The Well at World's End - Page 52/494

So betwixt one thing and the other, speech hung on his lips awhile, when suddenly the carle said: "Hist! thou hast left thy horse without the bushes, and he is whinnying" (which indeed he was), "there is now no time to lose. To horse straightway, for certainly there are folk at hand, and they may be foemen, and are most like to be."

Therewith they both arose and hastened to where Falcon stood just outside the alder bushes, and Ralph leapt a-horseback without more ado, and the carle waited no bidding to leap up behind him, and pointing to a glade of the wood which led toward the highway, cried out, "Spur that way, thither! they of the Dry Tree are abroad this morning. Spur! 'tis for life or death!"

Ralph shook the rein and Falcon leapt away without waiting for the spur, while the carle looked over his shoulder and said, "Yonder they come! they are three; and ever they ride well horsed. Nay, nay! They are four," quoth he, as a shout sounded behind them. "Spur, young lord! spur! And thine horse is a mettlesome beast. Yea, it will do, it will do."

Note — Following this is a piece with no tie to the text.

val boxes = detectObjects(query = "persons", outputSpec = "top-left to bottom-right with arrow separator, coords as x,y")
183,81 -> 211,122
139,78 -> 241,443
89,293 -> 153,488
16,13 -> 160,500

Therewith came to Ralph's ears the sound of their horse-hoofs beating the turf, and he spurred indeed, and Falcon flew forth.

"Ah," cried the carle! "but take heed, for they see that thy horse is good, and one of them, the last, hath a bent Turk bow in his hand, and is laying an arrow on it; as ever their wont is to shoot a-horseback: a turn of thy rein, as if thine horse were shying at a weasel on the road!"

Ralph stooped his head and made Falcon swerve, and heard therewith the twang of the bowstring and straightway the shaft flew past his ears. Falcon galloped on, and the carle cried out: "There is the highway toward the Burg! Do thy best, do thy best! Lo you again!"

For the second shaft flew from the Turkish bow, and the noise of the chase was loud behind them. Once again twanged the bow-string, but this time the arrow fell short, and the woodland man, turning himself about as well as he might, shook his clenched fist at the chase, crying out in a voice broken by the gallop: "Ha, thieves! I am Roger of the Rope-walk, I go to twist a rope for the necks of you!"

Then he spake to Ralph: "They are turning back: they are beaten, and withal they love not the open road: yet slacken not yet, young knight, unless thou lovest thine horse more than thy life; for they will follow on through the thicket on the way-side to see whether thou wert born a fool and hast learned nothing later."